Collected material Block Start

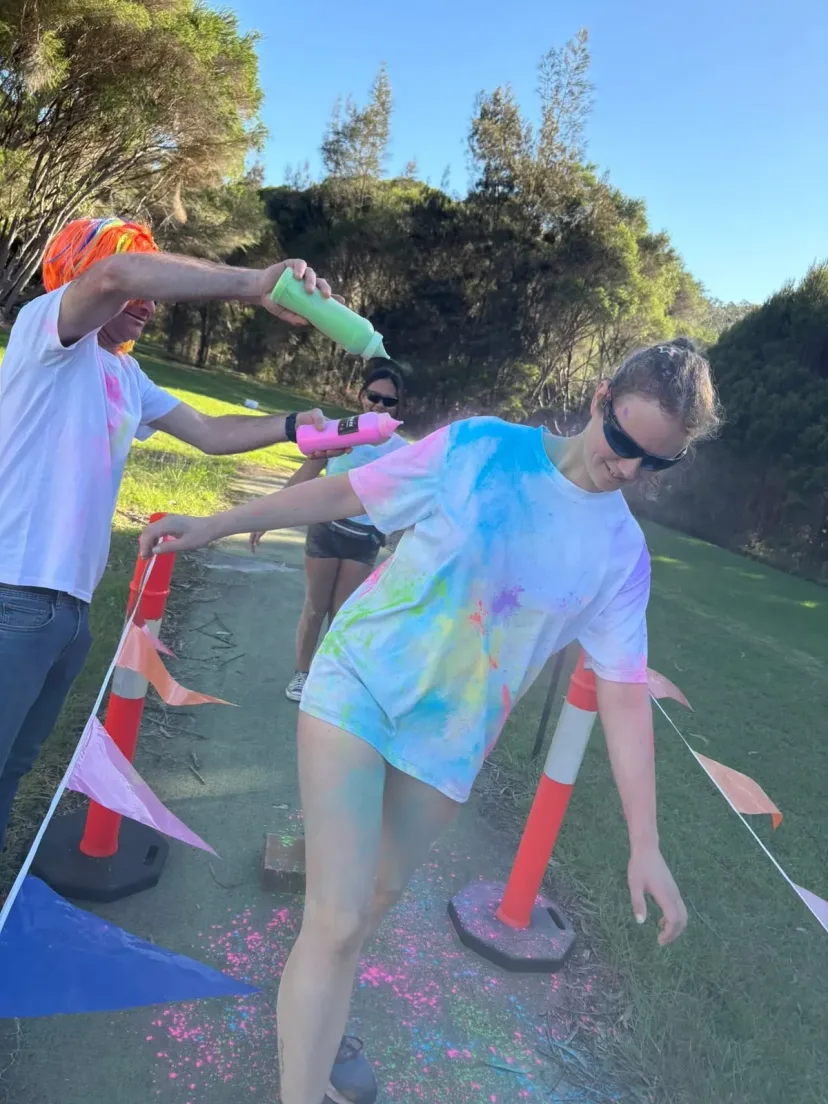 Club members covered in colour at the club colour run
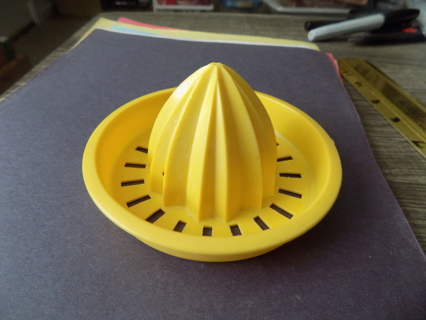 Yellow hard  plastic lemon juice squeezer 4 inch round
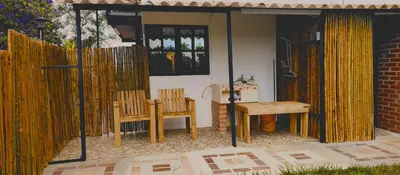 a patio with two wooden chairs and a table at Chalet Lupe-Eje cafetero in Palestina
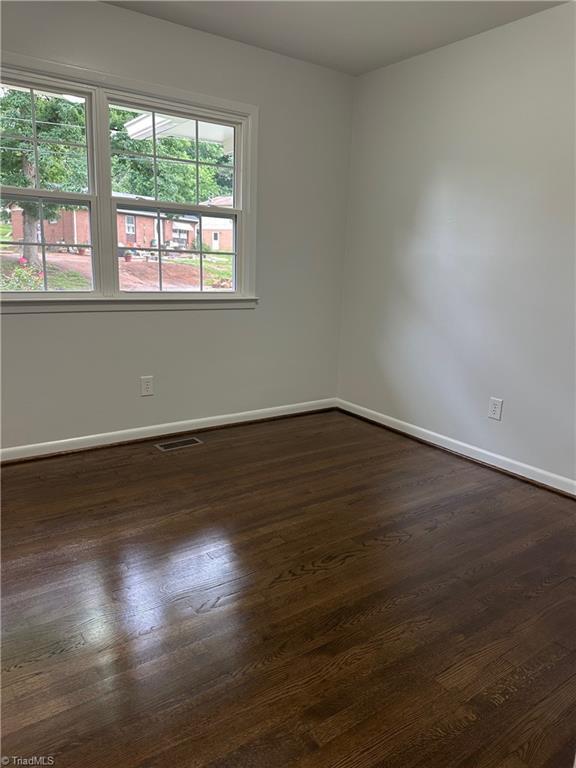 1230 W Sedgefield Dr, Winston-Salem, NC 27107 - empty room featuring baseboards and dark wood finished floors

Collected material Block End

Reproduce the lines above exactly, image-free.

## Solved exercise
 Club members covered in colour at the club colour run
 Yellow hard  plastic lemon juice squeezer 4 inch round
 a patio with two wooden chairs and a table at Chalet Lupe-Eje cafetero in Palestina
 1230 W Sedgefield Dr, Winston-Salem, NC 27107 - empty room featuring baseboards and dark wood finished floors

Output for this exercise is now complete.